====== Материал для задания ======
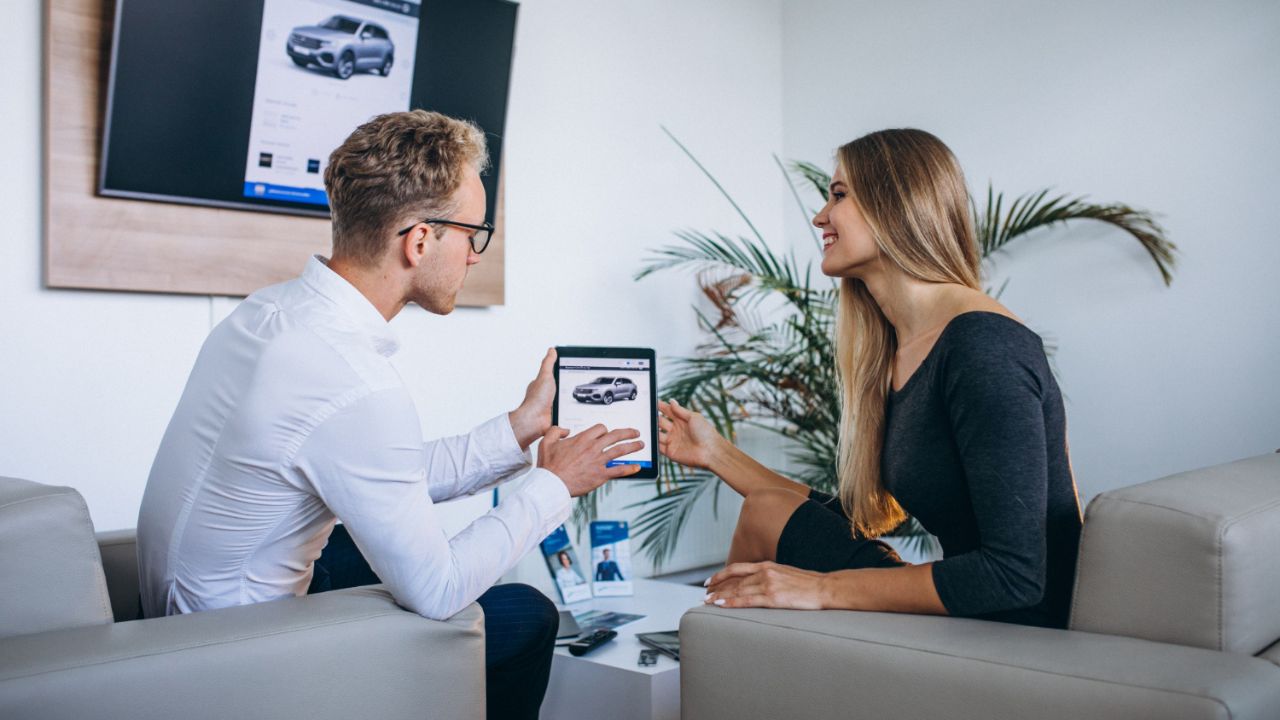 Man and woman in a car showroom using tablet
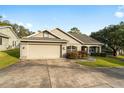 Single-story home with attached garage and landscaped yard at 4480 Nw 79Th Terrace Rd, Ocala, FL 34482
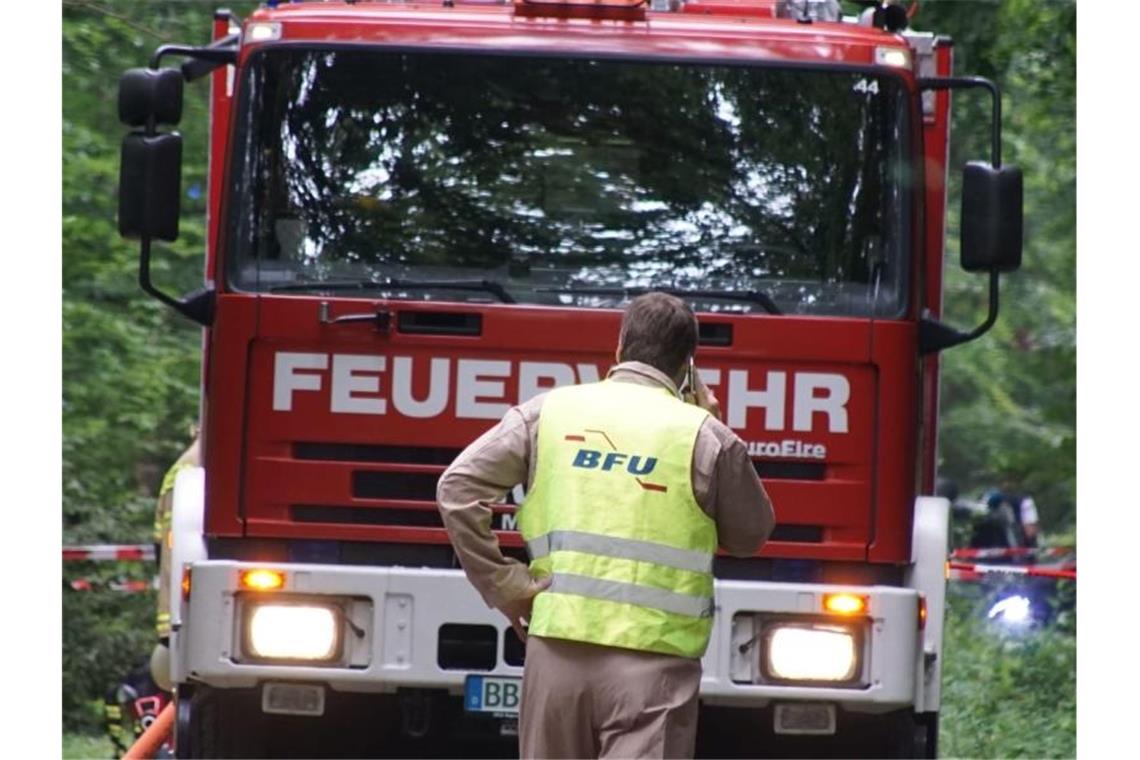 Feuerwehr und ein Mitarbeiter der BFU stehen an der gesperrten Zufahrt zum Gebiet, in dem ein Kleinflugzeug abgestürzt ist. Foto: Sdmg / Dettenmeyer/SDMG/dpa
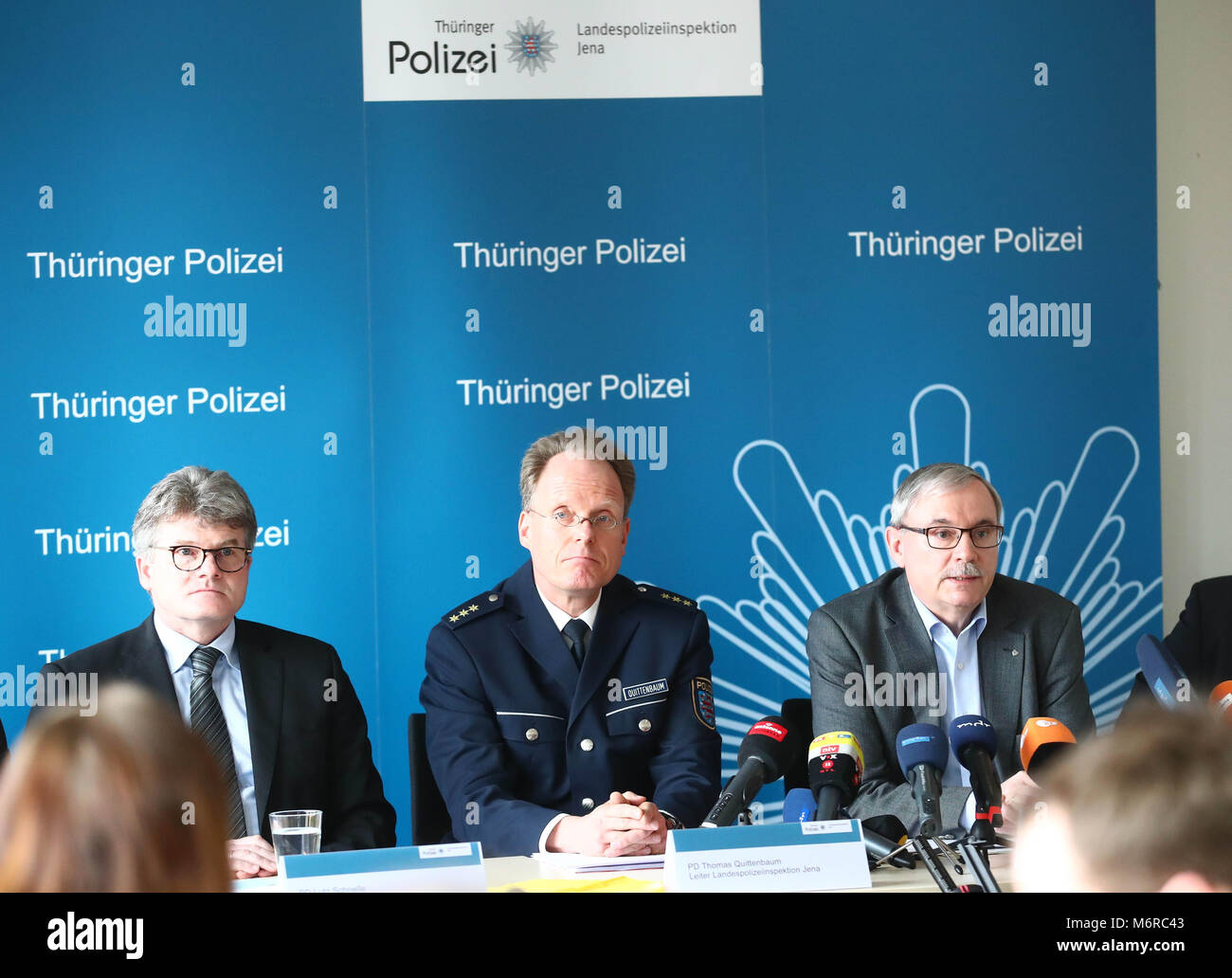 06 March 2018, Germany, Jena: Operation directors of the 'Cold cases' special commission, police director Lutz Schnelle (left to right), police director Thomas Quittenbaum, director of the Jena Police and Senior State Prosecutor Thomas Villwock speaking to the media during a press conference by the Jena Police. The reason for the press conference is the resolution of the 1991 case of Stephanie Drew's murder. A man suspected of the crime was arrested as part of the investigation. The case is the oldest of three cases of child murder in Jena and Weimar under investigation by the special commissi Stock Photo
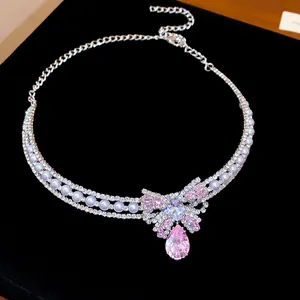 Detailed view of a pink butterfly zircon choker with pearls and sparkly rhinestones.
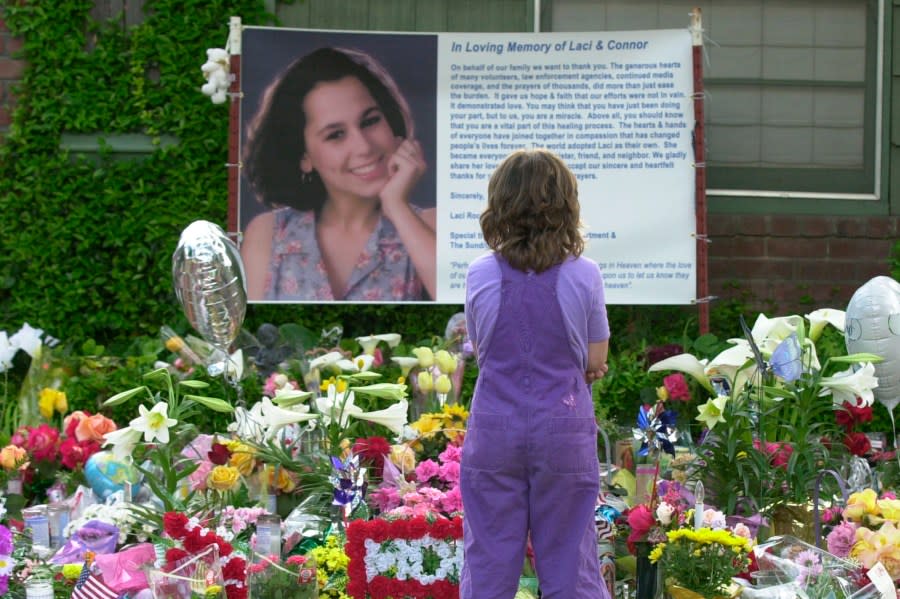 In this April 21, 2003, file photo, a person stands in front of a memorial in honor of Laci Peterson outside the house Laci shared with her husband in Modesto. (AP Photo/Marcio Jose Sanchez, File)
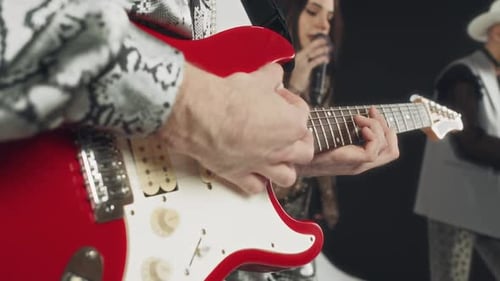 Anonymous Musician Playing Electric Guitar While Performing with Band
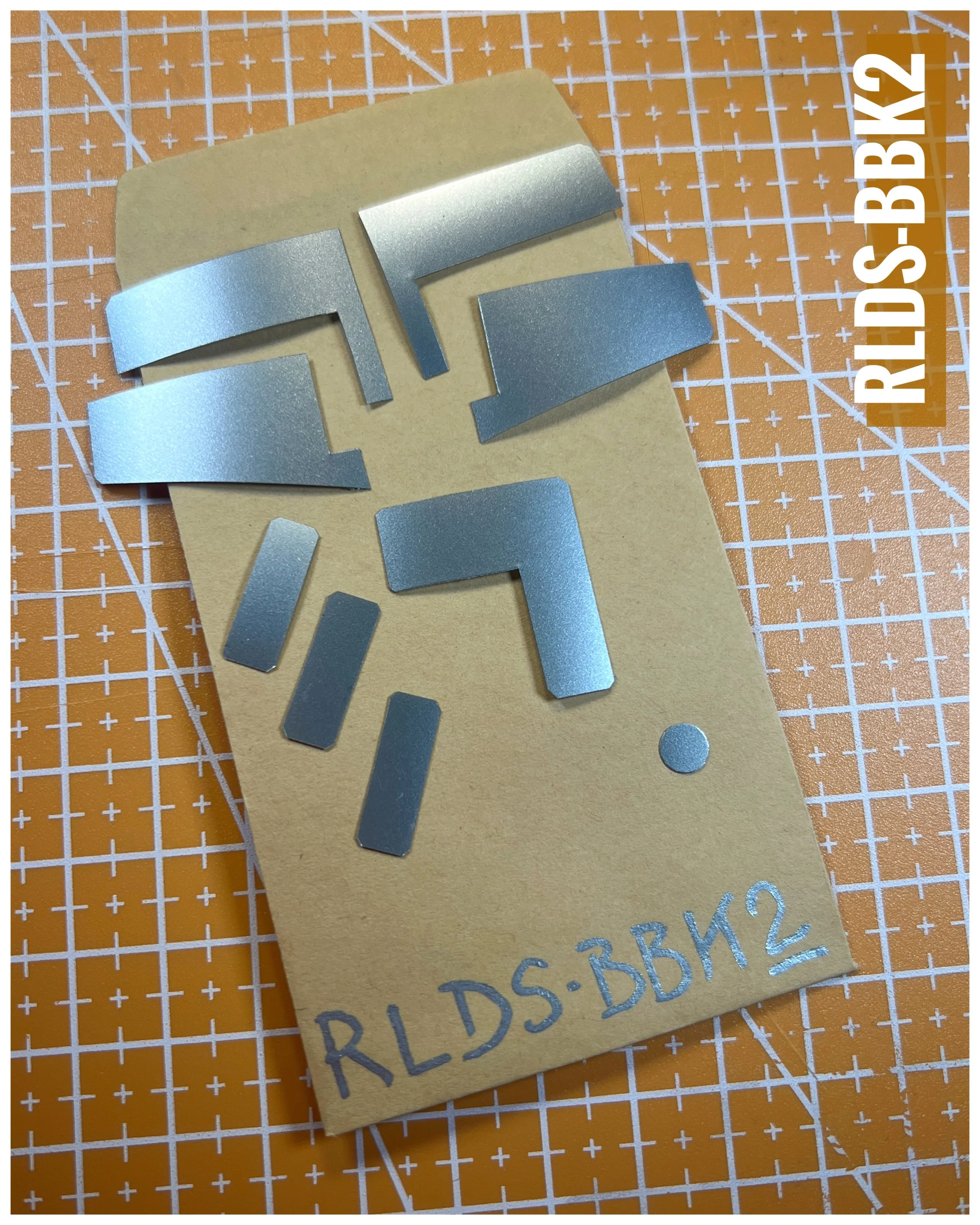 The RLDS-BBK2 sticker kit includes 9 stickers, made of metallic silver vinyl, hand cut to the correct shape to cover details on the grey waist area of the toy style leg set.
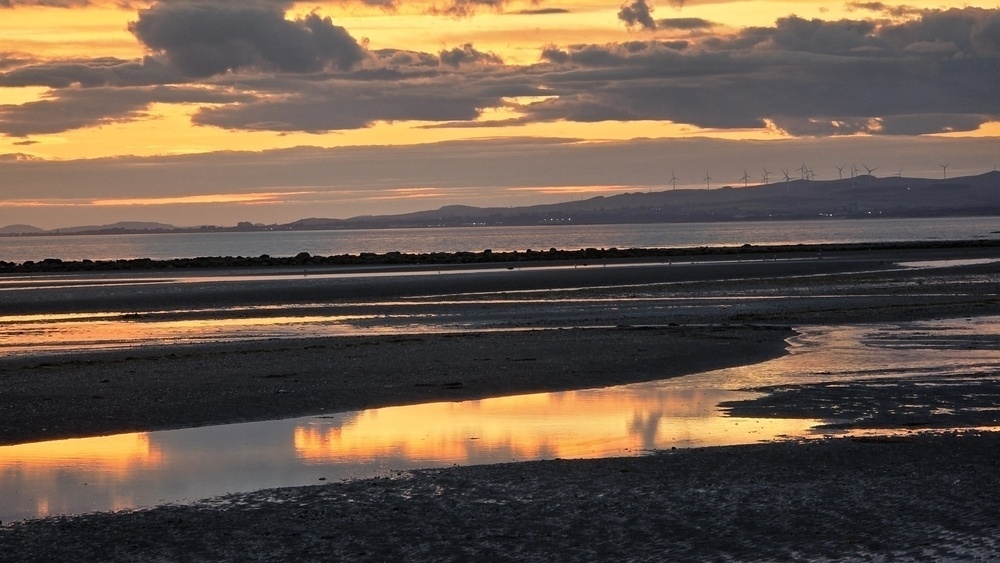Sunset reflections on the beach in pools of water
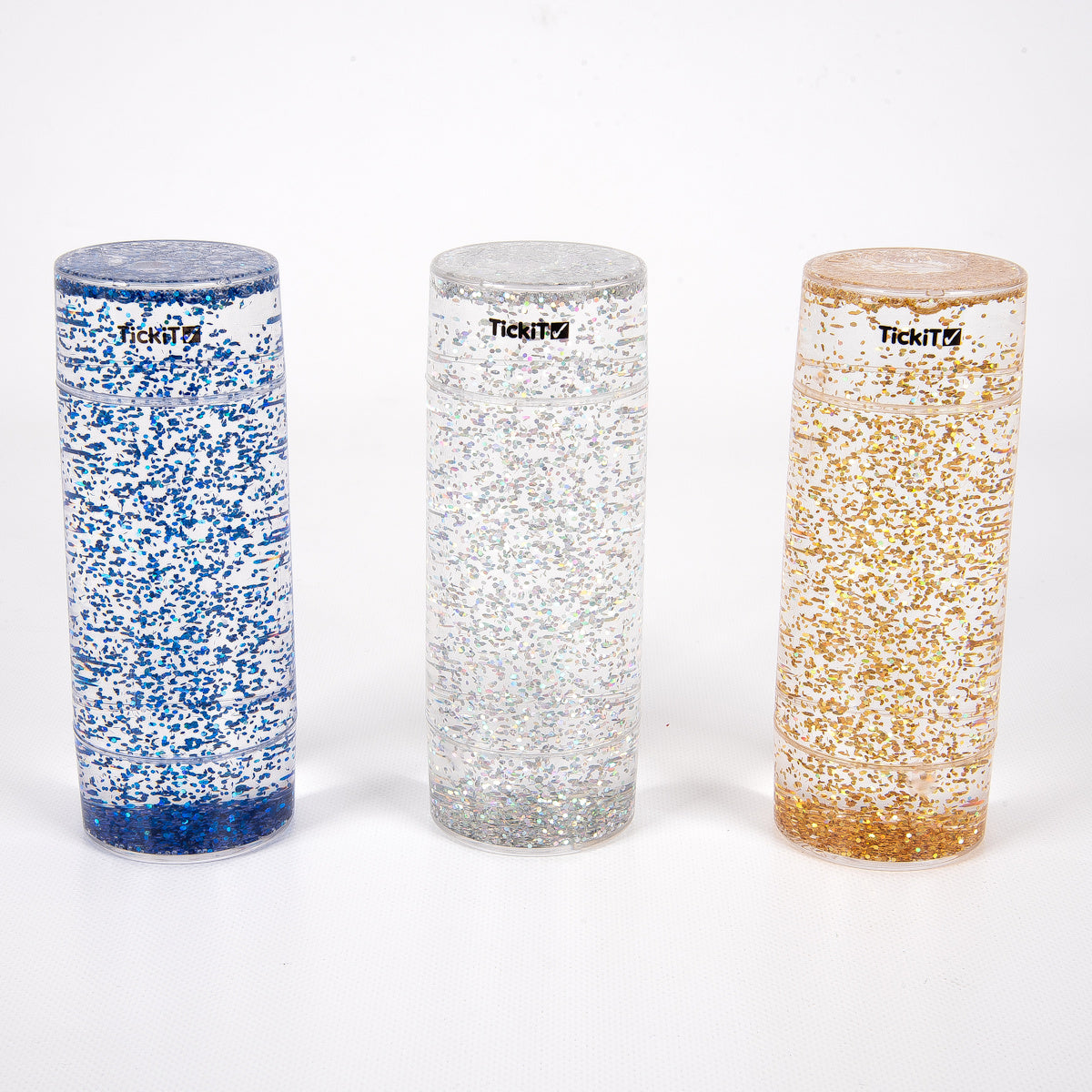 Three tall, clear cylinders filled with blue, silver, and gold glitter, set against a white background. Each has a black logo near the top.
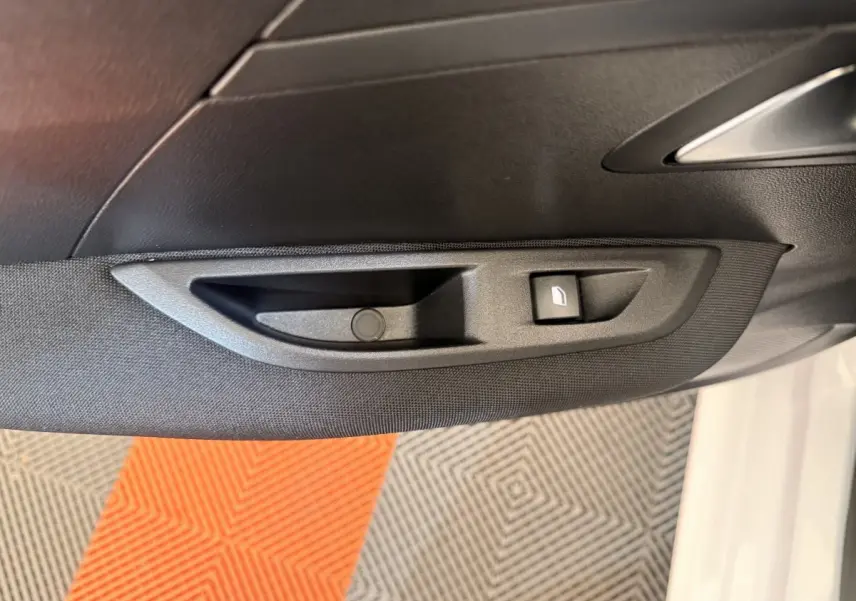 Poignée intérieure côté gauche avec bouton de lève-vitre sur porte d’une Peugeot 208 blanche vue de près.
======
Повторите дословно текст всех пунктов, не включая в ответ сами изображения.

* _Образец решения_:
 Man and woman in a car showroom using tablet
 Single-story home with attached garage and landscaped yard at 4480 Nw 79Th Terrace Rd, Ocala, FL 34482
 Feuerwehr und ein Mitarbeiter der BFU stehen an der gesperrten Zufahrt zum Gebiet, in dem ein Kleinflugzeug abgestürzt ist. Foto: Sdmg / Dettenmeyer/SDMG/dpa
 06 March 2018, Germany, Jena: Operation directors of the 'Cold cases' special commission, police director Lutz Schnelle (left to right), police director Thomas Quittenbaum, director of the Jena Police and Senior State Prosecutor Thomas Villwock speaking to the media during a press conference by the Jena Police. The reason for the press conference is the resolution of the 1991 case of Stephanie Drew's murder. A man suspected of the crime was arrested as part of the investigation. The case is the oldest of three cases of child murder in Jena and Weimar under investigation by the special commissi Stock Photo
 Detailed view of a pink butterfly zircon choker with pearls and sparkly rhinestones.
 In this April 21, 2003, file photo, a person stands in front of a memorial in honor of Laci Peterson outside the house Laci shared with her husband in Modesto. (AP Photo/Marcio Jose Sanchez, File)
 Anonymous Musician Playing Electric Guitar While Performing with Band
 The RLDS-BBK2 sticker kit includes 9 stickers, made of metallic silver vinyl, hand cut to the correct shape to cover details on the grey waist area of the toy style leg set.
Sunset reflections on the beach in pools of water
 Three tall, clear cylinders filled with blue, silver, and gold glitter, set against a white background. Each has a black logo near the top.
 Poignée intérieure côté gauche avec bouton de lève-vitre sur porte d’une Peugeot 208 blanche vue de près.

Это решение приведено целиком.